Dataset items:
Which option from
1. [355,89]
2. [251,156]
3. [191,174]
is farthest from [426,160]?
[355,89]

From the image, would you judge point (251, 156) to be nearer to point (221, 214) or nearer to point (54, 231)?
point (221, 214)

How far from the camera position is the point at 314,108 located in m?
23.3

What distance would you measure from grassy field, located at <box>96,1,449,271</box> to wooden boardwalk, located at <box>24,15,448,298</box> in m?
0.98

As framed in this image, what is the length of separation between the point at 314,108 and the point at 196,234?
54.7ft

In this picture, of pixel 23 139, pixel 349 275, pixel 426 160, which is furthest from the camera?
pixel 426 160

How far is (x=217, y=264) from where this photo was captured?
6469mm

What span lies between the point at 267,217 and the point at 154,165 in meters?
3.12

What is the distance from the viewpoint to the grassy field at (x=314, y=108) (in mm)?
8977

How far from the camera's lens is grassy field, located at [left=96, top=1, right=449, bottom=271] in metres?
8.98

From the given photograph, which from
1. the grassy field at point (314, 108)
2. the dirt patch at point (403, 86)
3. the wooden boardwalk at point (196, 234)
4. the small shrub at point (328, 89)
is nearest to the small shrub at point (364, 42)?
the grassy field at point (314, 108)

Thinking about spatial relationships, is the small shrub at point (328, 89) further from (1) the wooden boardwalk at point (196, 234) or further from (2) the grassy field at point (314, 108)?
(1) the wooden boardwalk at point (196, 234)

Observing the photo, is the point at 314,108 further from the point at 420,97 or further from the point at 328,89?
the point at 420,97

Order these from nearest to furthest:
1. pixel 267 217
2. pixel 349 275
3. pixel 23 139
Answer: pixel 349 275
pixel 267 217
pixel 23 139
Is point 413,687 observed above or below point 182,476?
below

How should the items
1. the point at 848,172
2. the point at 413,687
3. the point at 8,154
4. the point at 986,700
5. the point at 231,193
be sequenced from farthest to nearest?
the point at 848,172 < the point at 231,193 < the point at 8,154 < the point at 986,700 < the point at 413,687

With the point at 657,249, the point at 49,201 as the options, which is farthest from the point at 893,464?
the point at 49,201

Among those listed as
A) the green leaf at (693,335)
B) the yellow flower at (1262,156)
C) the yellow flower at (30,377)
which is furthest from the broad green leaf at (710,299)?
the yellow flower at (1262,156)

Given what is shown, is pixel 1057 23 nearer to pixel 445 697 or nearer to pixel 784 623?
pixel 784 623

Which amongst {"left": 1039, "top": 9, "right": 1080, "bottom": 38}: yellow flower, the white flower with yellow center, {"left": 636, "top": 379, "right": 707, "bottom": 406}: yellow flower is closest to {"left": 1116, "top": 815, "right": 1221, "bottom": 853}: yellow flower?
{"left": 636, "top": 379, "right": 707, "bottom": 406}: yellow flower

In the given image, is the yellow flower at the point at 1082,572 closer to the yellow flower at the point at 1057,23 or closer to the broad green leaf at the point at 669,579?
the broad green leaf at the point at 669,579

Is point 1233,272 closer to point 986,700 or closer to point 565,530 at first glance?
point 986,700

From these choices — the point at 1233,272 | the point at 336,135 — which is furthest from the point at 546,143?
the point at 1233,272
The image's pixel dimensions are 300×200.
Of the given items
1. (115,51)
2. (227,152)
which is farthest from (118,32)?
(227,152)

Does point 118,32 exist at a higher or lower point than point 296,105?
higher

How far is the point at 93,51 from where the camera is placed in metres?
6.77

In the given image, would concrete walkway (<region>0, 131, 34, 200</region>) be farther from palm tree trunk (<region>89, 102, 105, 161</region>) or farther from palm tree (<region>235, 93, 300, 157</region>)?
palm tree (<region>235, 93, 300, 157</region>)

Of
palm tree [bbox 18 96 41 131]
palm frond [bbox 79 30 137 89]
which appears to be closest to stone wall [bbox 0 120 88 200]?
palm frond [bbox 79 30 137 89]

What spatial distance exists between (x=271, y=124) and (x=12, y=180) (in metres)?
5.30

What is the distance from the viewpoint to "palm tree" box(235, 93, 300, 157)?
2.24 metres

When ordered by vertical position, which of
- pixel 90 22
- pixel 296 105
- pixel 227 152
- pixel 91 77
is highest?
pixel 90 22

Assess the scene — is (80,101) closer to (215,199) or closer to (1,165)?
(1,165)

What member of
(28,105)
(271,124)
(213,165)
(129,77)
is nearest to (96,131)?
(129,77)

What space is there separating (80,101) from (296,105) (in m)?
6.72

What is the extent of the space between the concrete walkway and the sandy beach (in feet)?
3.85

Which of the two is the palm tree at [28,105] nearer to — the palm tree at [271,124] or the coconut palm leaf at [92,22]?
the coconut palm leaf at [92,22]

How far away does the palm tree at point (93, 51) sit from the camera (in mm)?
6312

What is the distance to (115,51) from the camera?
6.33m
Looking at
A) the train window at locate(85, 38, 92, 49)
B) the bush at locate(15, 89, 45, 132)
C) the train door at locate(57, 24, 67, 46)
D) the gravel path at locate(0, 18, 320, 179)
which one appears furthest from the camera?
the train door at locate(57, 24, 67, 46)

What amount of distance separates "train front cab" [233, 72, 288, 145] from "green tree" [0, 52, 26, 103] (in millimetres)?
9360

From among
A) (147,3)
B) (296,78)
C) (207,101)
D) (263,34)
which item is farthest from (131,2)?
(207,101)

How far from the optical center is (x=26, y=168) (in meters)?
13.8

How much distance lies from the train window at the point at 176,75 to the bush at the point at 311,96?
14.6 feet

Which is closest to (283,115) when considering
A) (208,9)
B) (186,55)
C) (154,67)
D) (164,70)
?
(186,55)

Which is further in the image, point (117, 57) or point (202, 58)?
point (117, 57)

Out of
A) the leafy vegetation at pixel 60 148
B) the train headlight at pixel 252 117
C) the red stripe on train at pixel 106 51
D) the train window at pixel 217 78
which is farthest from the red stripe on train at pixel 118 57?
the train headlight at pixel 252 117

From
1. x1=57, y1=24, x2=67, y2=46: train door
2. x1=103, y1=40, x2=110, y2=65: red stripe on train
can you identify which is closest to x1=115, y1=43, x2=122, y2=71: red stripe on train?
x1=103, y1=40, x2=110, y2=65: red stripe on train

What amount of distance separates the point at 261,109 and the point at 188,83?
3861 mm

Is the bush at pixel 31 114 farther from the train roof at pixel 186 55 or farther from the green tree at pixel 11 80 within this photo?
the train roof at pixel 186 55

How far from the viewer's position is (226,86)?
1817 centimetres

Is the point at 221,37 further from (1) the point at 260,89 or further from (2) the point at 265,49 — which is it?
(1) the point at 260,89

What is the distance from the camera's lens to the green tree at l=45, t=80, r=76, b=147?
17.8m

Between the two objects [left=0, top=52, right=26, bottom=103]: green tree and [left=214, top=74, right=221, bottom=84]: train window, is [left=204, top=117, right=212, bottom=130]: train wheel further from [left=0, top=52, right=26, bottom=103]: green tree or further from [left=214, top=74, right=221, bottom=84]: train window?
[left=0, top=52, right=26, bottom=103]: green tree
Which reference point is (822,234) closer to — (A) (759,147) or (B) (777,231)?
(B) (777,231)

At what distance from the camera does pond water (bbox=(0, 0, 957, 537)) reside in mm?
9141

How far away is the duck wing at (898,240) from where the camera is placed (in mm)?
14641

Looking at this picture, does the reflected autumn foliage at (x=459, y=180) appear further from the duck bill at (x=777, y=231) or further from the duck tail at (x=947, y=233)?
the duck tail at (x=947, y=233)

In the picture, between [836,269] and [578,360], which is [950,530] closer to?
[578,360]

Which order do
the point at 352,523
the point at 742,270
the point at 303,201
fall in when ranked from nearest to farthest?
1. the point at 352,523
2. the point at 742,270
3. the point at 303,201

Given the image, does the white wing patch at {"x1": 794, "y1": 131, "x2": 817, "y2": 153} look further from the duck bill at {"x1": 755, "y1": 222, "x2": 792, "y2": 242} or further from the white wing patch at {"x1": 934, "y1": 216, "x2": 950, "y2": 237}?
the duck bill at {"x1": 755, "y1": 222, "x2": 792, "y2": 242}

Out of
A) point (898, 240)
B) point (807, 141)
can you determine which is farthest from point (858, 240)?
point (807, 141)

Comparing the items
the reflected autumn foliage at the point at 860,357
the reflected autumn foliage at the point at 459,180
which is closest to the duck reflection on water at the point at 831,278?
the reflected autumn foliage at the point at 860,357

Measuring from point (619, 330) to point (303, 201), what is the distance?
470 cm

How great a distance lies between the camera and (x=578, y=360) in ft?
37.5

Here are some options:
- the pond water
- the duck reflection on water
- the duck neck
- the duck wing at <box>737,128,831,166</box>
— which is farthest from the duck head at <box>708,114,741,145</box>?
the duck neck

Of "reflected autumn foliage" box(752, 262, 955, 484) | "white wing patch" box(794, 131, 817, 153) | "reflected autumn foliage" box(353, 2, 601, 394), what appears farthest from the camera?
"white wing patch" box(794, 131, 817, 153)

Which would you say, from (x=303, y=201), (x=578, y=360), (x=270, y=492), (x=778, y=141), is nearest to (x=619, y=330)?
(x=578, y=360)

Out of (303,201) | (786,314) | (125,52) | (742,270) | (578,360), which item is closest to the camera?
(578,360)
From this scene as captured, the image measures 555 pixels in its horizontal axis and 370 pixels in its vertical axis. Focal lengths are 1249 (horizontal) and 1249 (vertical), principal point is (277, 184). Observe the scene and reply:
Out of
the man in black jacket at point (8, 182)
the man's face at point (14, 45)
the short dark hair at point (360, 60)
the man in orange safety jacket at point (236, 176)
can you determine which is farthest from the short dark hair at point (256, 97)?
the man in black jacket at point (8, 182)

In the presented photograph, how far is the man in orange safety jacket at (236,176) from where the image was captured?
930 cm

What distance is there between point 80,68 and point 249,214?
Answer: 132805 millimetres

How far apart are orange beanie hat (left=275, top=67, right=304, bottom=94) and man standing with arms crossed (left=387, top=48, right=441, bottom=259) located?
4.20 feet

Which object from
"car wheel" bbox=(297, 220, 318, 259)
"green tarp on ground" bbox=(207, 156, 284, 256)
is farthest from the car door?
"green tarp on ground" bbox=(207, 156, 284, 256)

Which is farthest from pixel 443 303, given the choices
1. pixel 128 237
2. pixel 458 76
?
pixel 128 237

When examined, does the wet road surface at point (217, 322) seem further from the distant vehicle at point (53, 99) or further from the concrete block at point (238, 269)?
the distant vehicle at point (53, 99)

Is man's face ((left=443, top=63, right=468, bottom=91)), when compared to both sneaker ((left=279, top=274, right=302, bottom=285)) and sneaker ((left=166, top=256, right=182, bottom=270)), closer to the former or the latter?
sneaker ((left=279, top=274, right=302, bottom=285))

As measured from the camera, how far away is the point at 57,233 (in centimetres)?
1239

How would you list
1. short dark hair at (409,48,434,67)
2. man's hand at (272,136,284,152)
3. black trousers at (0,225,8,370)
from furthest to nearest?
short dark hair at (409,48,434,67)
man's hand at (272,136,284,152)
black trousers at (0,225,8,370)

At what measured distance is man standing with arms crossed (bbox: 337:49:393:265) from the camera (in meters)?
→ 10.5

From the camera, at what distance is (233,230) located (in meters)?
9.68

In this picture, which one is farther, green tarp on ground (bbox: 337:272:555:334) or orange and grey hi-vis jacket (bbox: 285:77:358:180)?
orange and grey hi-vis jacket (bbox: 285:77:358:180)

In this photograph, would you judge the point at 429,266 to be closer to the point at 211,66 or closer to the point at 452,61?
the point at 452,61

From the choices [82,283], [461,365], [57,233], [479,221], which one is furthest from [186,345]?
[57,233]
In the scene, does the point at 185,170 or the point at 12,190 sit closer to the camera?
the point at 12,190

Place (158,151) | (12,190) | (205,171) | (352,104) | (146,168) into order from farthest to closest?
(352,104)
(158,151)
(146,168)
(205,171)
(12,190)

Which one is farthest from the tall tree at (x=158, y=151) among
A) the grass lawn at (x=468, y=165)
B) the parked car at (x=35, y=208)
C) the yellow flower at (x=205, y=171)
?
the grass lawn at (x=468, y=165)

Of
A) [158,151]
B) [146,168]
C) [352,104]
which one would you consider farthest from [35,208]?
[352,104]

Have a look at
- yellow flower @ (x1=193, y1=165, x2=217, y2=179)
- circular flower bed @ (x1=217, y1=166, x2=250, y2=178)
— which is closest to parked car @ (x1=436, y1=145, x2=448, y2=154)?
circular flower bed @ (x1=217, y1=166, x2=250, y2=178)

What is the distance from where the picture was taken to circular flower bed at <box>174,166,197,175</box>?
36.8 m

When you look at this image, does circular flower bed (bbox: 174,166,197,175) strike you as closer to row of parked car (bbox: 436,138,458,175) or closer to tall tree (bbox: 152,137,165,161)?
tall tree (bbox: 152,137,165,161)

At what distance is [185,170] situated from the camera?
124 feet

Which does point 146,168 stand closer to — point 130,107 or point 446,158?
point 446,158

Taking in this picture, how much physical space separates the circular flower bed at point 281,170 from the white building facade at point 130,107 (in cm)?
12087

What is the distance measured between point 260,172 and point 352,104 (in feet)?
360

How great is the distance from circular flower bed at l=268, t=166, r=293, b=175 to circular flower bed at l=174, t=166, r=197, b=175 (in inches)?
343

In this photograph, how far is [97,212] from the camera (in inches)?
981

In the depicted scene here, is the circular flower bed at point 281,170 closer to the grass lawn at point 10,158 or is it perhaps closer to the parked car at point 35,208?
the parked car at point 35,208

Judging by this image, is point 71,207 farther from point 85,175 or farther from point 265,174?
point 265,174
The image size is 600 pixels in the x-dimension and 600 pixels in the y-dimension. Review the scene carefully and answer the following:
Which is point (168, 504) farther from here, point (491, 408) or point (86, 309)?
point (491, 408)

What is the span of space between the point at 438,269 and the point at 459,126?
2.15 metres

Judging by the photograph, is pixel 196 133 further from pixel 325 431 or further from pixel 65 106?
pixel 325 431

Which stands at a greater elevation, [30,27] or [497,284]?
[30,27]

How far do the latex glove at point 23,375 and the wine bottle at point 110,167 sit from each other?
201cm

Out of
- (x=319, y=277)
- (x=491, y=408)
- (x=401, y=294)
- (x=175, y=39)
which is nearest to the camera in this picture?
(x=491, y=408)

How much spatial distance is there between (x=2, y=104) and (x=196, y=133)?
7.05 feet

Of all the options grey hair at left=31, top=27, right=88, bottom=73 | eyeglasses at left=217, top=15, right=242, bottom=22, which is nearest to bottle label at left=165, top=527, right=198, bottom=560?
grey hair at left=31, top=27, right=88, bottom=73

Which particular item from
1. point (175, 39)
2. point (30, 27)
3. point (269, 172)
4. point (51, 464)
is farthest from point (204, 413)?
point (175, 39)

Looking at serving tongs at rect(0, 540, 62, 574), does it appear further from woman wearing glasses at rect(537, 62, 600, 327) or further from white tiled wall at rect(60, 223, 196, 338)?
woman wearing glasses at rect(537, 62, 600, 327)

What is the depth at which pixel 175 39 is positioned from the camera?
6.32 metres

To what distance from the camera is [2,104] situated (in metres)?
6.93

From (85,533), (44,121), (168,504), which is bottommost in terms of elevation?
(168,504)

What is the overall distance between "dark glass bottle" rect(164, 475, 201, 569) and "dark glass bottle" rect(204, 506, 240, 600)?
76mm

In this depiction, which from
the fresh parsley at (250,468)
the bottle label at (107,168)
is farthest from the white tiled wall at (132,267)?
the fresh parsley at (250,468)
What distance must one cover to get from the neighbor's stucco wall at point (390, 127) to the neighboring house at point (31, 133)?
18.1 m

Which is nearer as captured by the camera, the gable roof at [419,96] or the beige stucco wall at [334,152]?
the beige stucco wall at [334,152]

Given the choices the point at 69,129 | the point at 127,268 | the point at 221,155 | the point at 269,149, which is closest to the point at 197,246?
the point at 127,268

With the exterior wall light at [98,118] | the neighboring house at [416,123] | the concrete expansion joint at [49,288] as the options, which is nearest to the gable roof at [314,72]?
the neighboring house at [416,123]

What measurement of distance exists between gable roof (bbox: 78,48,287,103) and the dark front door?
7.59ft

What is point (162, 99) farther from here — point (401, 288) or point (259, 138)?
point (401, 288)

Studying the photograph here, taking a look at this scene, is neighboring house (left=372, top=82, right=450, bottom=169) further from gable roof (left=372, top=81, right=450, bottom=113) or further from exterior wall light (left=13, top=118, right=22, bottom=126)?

### Task to complete
Put the rows above into a Markdown table with the columns No. and Line, one numbered line per table row, leaving out blank lines. Begin at the first line of the rows and stop after the line that contains "the point at 848,172 <".

### Exercise output
| No. | Line |
|---|---|
| 1 | Which option from |
| 2 | 1. [355,89] |
| 3 | 2. [251,156] |
| 4 | 3. [191,174] |
| 5 | is farthest from [426,160]? |
| 6 | [355,89] |
| 7 | From the image, would you judge point (251, 156) to be nearer to point (221, 214) or nearer to point (54, 231)? |
| 8 | point (221, 214) |
| 9 | How far from the camera position is the point at 314,108 located in m? |
| 10 | 23.3 |
| 11 | What distance would you measure from grassy field, located at <box>96,1,449,271</box> to wooden boardwalk, located at <box>24,15,448,298</box> in m? |
| 12 | 0.98 |
| 13 | As framed in this image, what is the length of separation between the point at 314,108 and the point at 196,234? |
| 14 | 54.7ft |
| 15 | In this picture, of pixel 23 139, pixel 349 275, pixel 426 160, which is furthest from the camera? |
| 16 | pixel 426 160 |
| 17 | How far is (x=217, y=264) from where this photo was captured? |
| 18 | 6469mm |
| 19 | What span lies between the point at 267,217 and the point at 154,165 in meters? |
| 20 | 3.12 |
| 21 | What is the distance from the viewpoint to the grassy field at (x=314, y=108) (in mm)? |
| 22 | 8977 |
| 23 | How far from the camera's lens is grassy field, located at [left=96, top=1, right=449, bottom=271] in metres? |
| 24 | 8.98 |
| 25 | From the given photograph, which from |
| 26 | 1. the grassy field at point (314, 108) |
| 27 | 2. the dirt patch at point (403, 86) |
| 28 | 3. the wooden boardwalk at point (196, 234) |
| 29 | 4. the small shrub at point (328, 89) |
| 30 | is nearest to the small shrub at point (364, 42)? |
| 31 | the grassy field at point (314, 108) |
| 32 | Thinking about spatial relationships, is the small shrub at point (328, 89) further from (1) the wooden boardwalk at point (196, 234) or further from (2) the grassy field at point (314, 108)? |
| 33 | (1) the wooden boardwalk at point (196, 234) |
| 34 | Observing the photo, is the point at 314,108 further from the point at 420,97 or further from the point at 328,89? |
| 35 | the point at 420,97 |
| 36 | Order these from nearest to furthest: |
| 37 | 1. pixel 267 217 |
| 38 | 2. pixel 349 275 |
| 39 | 3. pixel 23 139 |
| 40 | Answer: pixel 349 275 |
| 41 | pixel 267 217 |
| 42 | pixel 23 139 |
| 43 | Is point 413,687 observed above or below point 182,476? |
| 44 | below |
| 45 | How should the items |
| 46 | 1. the point at 848,172 |
| 47 | 2. the point at 413,687 |
| 48 | 3. the point at 8,154 |
| 49 | 4. the point at 986,700 |
| 50 | 5. the point at 231,193 |
| 51 | be sequenced from farthest to nearest? |
| 52 | the point at 848,172 < the point at 231,193 < the point at 8,154 < the point at 986,700 < the point at 413,687 |